Exercise directions:
What you return must match the entries exactly, except that the pictures are gone.

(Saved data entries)
Content starts
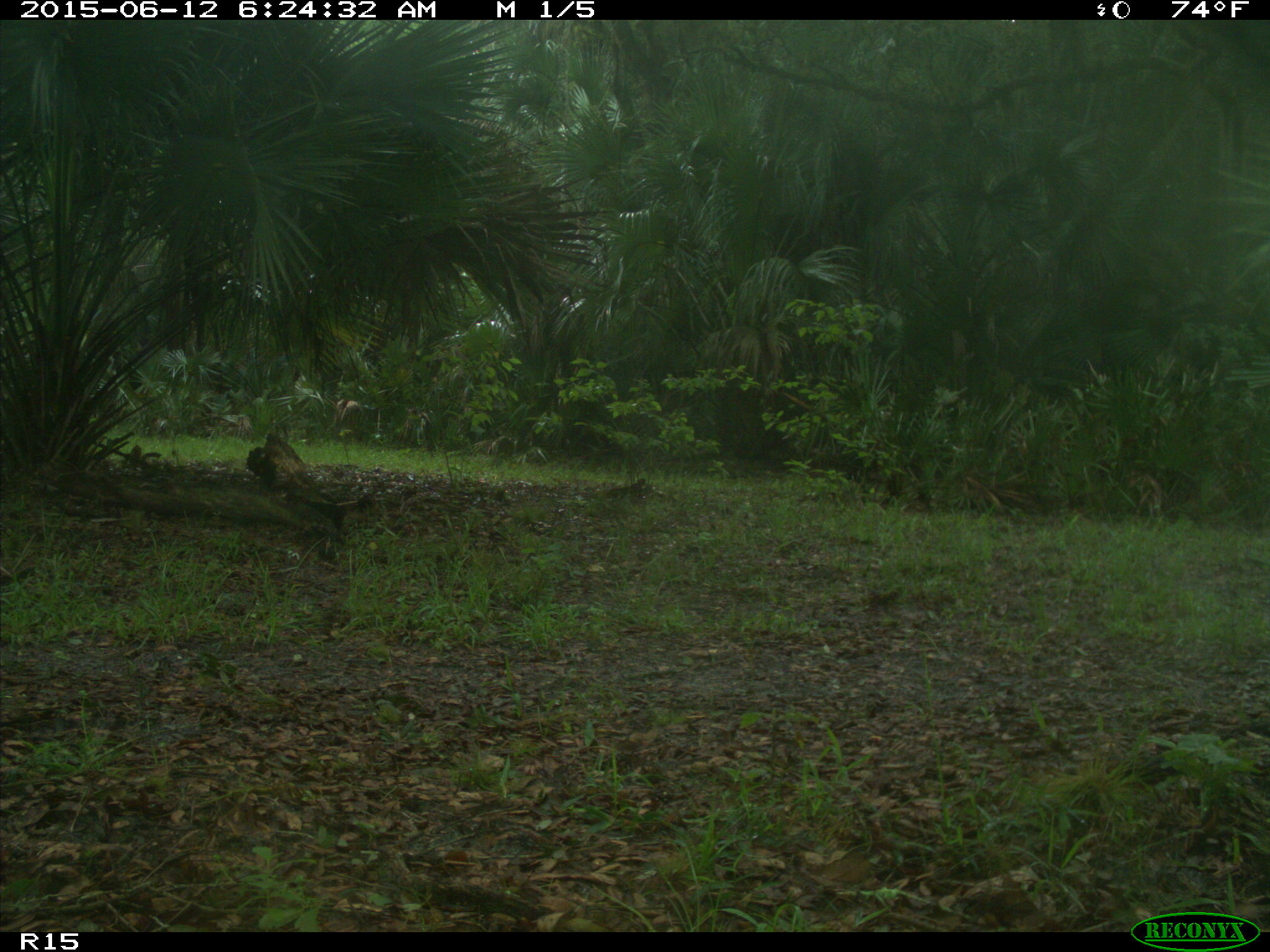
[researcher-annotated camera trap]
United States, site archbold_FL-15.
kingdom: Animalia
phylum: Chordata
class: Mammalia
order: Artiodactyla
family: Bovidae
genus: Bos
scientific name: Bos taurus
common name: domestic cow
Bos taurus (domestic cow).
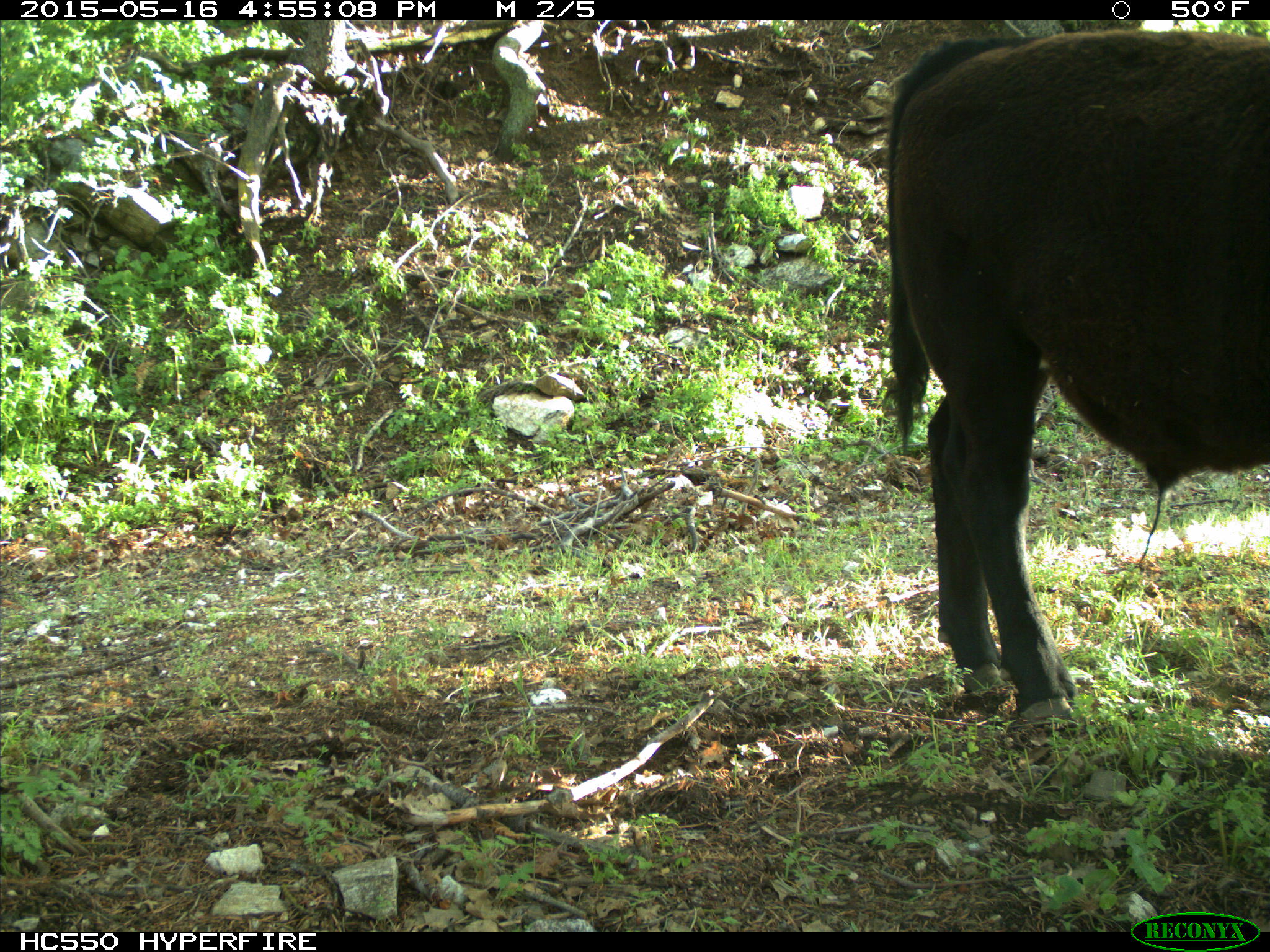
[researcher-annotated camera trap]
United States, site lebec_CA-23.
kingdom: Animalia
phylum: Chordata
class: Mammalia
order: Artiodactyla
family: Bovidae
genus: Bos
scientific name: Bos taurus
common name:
Content ends
Task response:
[researcher-annotated camera trap]
United States, site archbold_FL-15.
kingdom: Animalia
phylum: Chordata
class: Mammalia
order: Artiodactyla
family: Bovidae
genus: Bos
scientific name: Bos taurus
common name: domestic cow
Bos taurus (domestic cow).
[researcher-annotated camera trap]
United States, site lebec_CA-23.
kingdom: Animalia
phylum: Chordata
class: Mammalia
order: Artiodactyla
family: Bovidae
genus: Bos
scientific name: Bos taurus
common name:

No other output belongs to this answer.